How to manage Stress?
The first thing to do in managing stress is to understand where these feeling are coming from. Take action where you can.
In addition, there are many approaches to deal with stress which include:
- Practicing relaxation techniques: breathing exercises, meditation, prayer, yoga…
- Exercising regularly: You’ll feel better and be more prepared to handle problems.
- Healthy eating.
- Saying no, where you can, to things that would add more stress to your life.
- Making time for hobbies and interests.
- Getting enough rest and sleep. Your body needs time to recover from stressful events.
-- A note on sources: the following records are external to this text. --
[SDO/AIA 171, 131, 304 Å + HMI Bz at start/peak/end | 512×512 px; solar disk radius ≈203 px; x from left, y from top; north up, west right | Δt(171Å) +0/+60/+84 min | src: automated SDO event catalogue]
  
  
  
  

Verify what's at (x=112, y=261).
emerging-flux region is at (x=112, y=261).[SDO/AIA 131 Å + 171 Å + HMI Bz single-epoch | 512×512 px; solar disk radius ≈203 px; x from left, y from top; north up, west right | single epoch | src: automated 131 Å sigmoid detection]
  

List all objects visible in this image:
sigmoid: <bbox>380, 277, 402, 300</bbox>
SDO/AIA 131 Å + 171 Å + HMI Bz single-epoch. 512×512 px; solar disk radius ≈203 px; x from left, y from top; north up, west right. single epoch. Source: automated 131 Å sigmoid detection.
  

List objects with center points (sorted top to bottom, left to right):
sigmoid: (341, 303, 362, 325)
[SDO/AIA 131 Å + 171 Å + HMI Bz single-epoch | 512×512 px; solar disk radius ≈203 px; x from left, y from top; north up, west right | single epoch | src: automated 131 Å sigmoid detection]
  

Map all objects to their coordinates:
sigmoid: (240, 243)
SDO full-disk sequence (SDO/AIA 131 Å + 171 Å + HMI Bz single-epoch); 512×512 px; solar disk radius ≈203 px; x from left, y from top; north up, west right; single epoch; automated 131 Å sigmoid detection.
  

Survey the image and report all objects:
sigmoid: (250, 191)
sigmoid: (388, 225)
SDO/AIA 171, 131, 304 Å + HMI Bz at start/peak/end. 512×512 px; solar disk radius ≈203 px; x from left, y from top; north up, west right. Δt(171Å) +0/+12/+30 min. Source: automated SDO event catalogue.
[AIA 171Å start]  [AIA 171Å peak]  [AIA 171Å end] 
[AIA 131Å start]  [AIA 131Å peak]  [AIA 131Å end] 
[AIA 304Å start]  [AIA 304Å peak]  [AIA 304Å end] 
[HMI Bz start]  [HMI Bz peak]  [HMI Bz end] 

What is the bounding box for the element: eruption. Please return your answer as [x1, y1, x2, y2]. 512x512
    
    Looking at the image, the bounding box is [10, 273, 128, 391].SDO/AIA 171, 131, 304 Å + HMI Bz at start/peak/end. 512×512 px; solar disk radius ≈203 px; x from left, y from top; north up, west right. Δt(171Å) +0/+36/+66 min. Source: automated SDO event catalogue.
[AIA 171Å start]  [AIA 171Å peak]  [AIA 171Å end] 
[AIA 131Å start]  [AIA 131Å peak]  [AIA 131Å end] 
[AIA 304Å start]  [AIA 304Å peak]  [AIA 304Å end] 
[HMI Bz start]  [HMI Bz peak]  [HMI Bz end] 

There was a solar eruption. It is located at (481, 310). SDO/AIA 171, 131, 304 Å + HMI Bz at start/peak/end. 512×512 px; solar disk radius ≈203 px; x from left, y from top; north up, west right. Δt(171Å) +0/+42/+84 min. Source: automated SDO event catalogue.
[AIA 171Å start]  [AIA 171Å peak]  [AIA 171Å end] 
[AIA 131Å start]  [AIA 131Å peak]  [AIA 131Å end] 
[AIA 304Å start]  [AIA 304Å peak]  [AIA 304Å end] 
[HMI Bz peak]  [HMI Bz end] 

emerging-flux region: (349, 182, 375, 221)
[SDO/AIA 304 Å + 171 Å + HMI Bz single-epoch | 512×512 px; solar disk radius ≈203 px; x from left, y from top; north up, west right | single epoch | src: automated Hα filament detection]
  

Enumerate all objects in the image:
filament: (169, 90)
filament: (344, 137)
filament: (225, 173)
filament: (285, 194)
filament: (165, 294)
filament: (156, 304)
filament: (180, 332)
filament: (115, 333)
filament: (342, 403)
One other important approach is knowing how to manage your time. For this purpose, you need to:
1. Always use a TO-DO list: Write down all the activities that you long to do more of―whether they’re things that make you happy, relaxed, sane(r), or all three.
2. Set personal goals. This can be very important to manage well your time because goals can give you a path and a vision to work toward. Knowing where to go helps you manage your resources and priorities.
3. Prioritize. It is important to know how to prioritize tasks efficiently in order to manage your time better even though sometimes it is hard to know how to do it especially in front of a flood of urgent tasks…
4. Avoid procrastination. Don’t put off tasks that you can do today for another time. Tell yourself that you are going to start on a project for some minutes. And start!
5. Don’t take too many projects and commitments. This can lead to little performance, to stress and demotivation. Learn to say “yes” to the person but “no” to the task.
6. Avoid multitasking. Take one task at a time and don’t waste your time on working on many simultaneously. This can lead to poor results and errors. Instead focus on one thing and you will get higher quality of work.
8. Take breaks. Don’t think that if you take a break you will be wasting time. On the contrary, this will help you to disconnect and then be able to think more creatively and work efficiently.
Finally, Don’t worry, be happy. According to a recent Real Simple/GfK Roper happiness study, 65 percent of women who say they’re “very happy” make time for themselves. So which comes first, the time or the happiness?